Im Unterhaus geht der Brexit an diesem Dienstag möglicherweise ins Finale. Wahrscheinlich werden die Abgeordneten über das Austrittsgesetz abstimmen. Jan Zielonka ist Professor für Europäische Politik in Oxford. In diesem Gastbeitrag analysiert er die Perspektive der EU.

Der Brexit ist ein bewegliches Ziel. Jedes Mal, wenn wir glauben, wir hätten einen Deal, entscheidet das britische Unterhaus, es sich noch einmal zu überlegen. Es ist wie in dem berühmten Gedicht von T. S. Eliot: "Es ist noch Zeit (…) für hundert Unentschlossenheiten / und für Visionen und Verdrossenheiten / bevor man Toast und Tee dann zu sich nimmt."

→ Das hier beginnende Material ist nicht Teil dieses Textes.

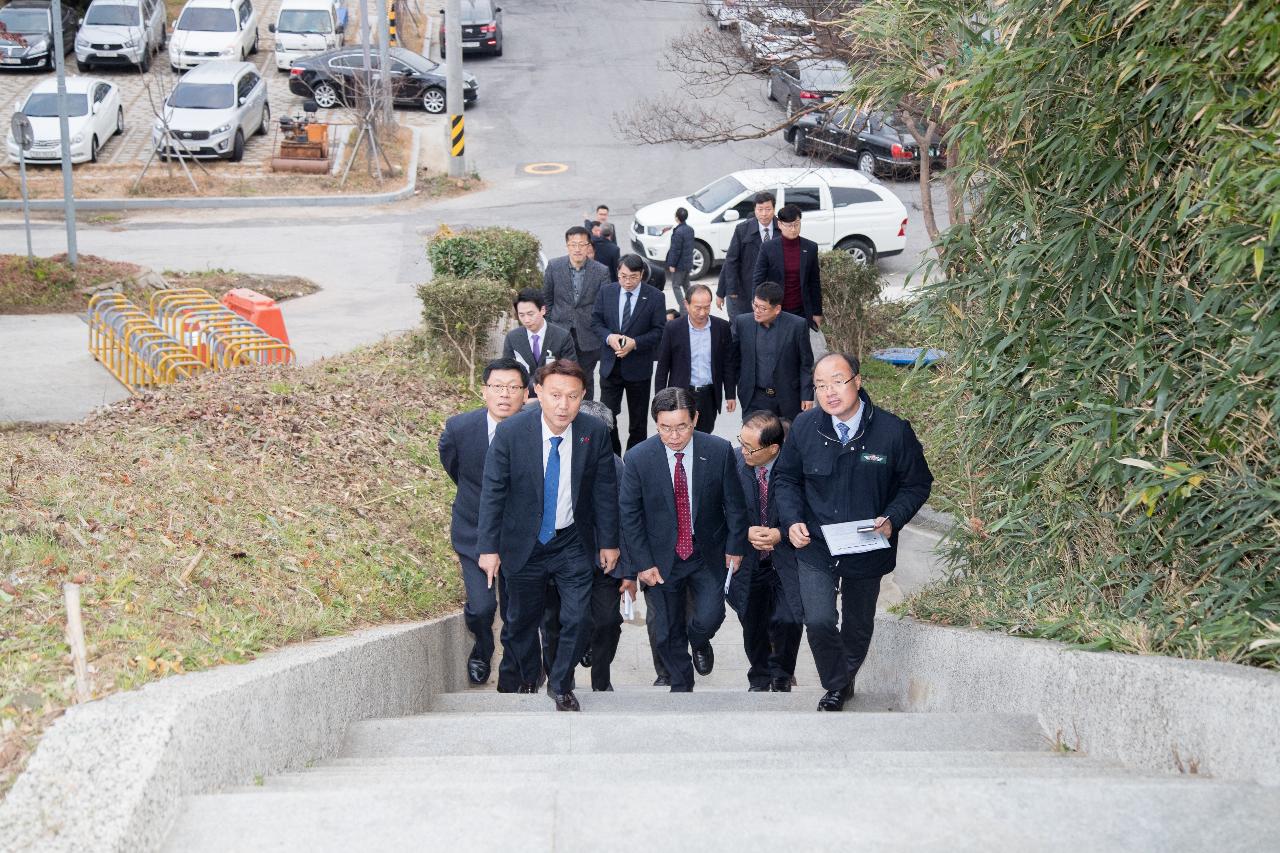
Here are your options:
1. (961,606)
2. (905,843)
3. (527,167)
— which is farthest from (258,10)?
(905,843)

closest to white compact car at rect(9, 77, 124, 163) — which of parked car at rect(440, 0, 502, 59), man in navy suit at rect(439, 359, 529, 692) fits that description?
parked car at rect(440, 0, 502, 59)

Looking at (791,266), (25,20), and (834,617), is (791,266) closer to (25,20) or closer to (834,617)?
(834,617)

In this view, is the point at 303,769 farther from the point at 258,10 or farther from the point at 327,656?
the point at 258,10

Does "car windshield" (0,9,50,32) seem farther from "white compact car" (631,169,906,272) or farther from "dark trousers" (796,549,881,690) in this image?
"dark trousers" (796,549,881,690)

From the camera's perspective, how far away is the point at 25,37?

Am Samstag hoffte der britische Premierminister Boris Johnson, dass das Parlament dem Abkommen zustimmt, welches er mit der EU ausgehandelt hatte. Stattdessen stimmte das Unterhaus dafür, dieses Abkommen erst einmal in britisches Recht umzuwandeln. Für diesen Dienstag wird nun erwartet, dass Johnson das ausformulierte Gesetzespaket ins Parlament einbringt, um darüber entscheiden zu lassen.

Man muss schon ein passionierter Beobachter der Brexit-Saga im britischen Parlament sein, um die genaue Bedeutung dessen zu verstehen. T. S. Eliots Zeilen fassen die Essenz zusammen. Johnson plant nun, die Brexit-Gesetzgebung in den kommenden Tagen voranzubringen. Aber in einem Parlament, in dem nicht einmal Tory-Abgeordnete ihrem Premier vertrauen, ist ein schnelles Ergebnis unwahrscheinlich. 

Die Kosten der Angst sind nicht zu beziffern

Das sagt viel über den derzeitigen Stand der parlamentarischen Demokratie, politischer Parteien und professioneller Politikerinnen und Politiker in Großbritannien – aber ich fürchte, die Situation auf dem Kontinent ist nicht viel besser. Und es drängt sich die Frage auf, ob die Union mit dem durch den Brexit verursachten Ausfall zurechtkommt. In den vergangenen Jahren wurde oft erklärt, der Brexit sei vor allem ein Problem für das Vereinigte Königreich. Aber es ist klar, dass die EU und Großbritannien verbunden bleiben und beide die Bürden unverantwortlicher Politiker tragen müssen.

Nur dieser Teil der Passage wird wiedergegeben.